The stoneware vases and sculptures of Cathy Akers continue her exploration of the two experimental open land communes in Northern California—Morningstar and Wheeler’s Ranches. Akers animates archival photographs and interview texts to create her melancholic yet playful ceramic and photographic installations. The stories told by the women and children in these communes often expose the misogyny and physical hardship that were part of daily life there. By inscribing the women’s stories into the clay of the vases, and applying archival images to the surfaces, Akers hopes to ensure that the stories of these women and children, who have been devalued or overlooked, are heard. As a vessel traditionally associated with women and domestic life, one that was used as a storytelling object during ancient Greek and Roman times, the vase is a fitting form for this project. Through her art, Cathy Akers explores an essential aspect of human nature—the desire to create a more perfect society.
The paintings of Liz Walsh and Andrews Durgin-Barnes showcase a nocturnal setting evoking a sense of serenity and inviting the viewers to acknowledge the world around them. With her richly colored floral arrangements, Walsh explores the duality of light and darkness, the action of reclaiming the darker parts of her psyche through the creation of these works is attempting to bring self-awareness and healing to a greater audience, inviting a deeper connection for the viewer to both ourselves and the world around us.

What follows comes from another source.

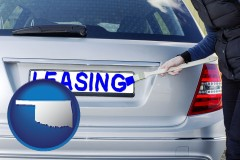 Oklahoma - silver car with LEASING painted in blue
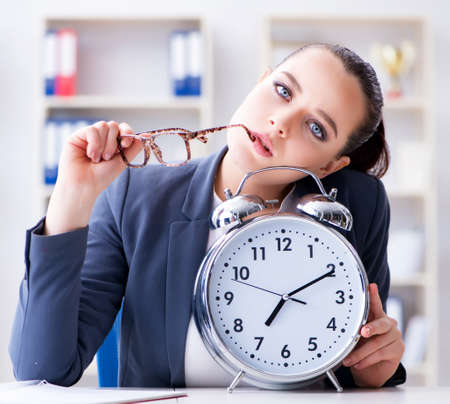 Businesswoman in time management concept Stockfoto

Matteo Callegari’s Protection represents a black panther captured in a moment of a complete expression of its animality and the animal’s specific role within the rainforest’s ecosystem. The artist makes the figure emerge through short strokes of color, thus literally bringing the animal to manifest itself on the canvas. It is precisely this choice that distances the realism of this work from any purely narrative or documentary intent, elevating it to a more spiritual dimension. In the artist’s perception, these animals are not conceived as subjects, but rather as potential energetic conduits to connect the observer to the primordial energies they represent.
In his series of New Landscape paintings, John Knuth challenges traditional notions of art making by creating aesthetically stunning works through indelicate techniques, taking materials and processes regarded as base and making them into something magnificent. Knuth is recognized for his engagement with environmental concerns and, therefore conjures unnerving images of distorted, and modified landscapes in the New Landscape series. He states that human production, in general, has, and continues to, rapidly reshape the world, in ways that we cannot yet fully understand. Exploring the ramifications of that change, particularly to the natural landscape, is an important underlying theme in his practice.
Lesia Khomenko’s paintings seek to explore the viewpoint of a person affected by the severe trauma of war and their outlook on the mundane in a peaceful society. Captured from a high vantage point and showcasing pedestrians walking on one of New York's streets, the two The observation of 24th West street in NYC from the perspective of the 18th floor with war's affected gaze paintings juxtapose the seemingly blissful unawareness of the streetwalkers and the distorted vision of the artist affected by trauma. The paintings reveal to the viewers a glimpse of personal struggle and the duality of one’s life.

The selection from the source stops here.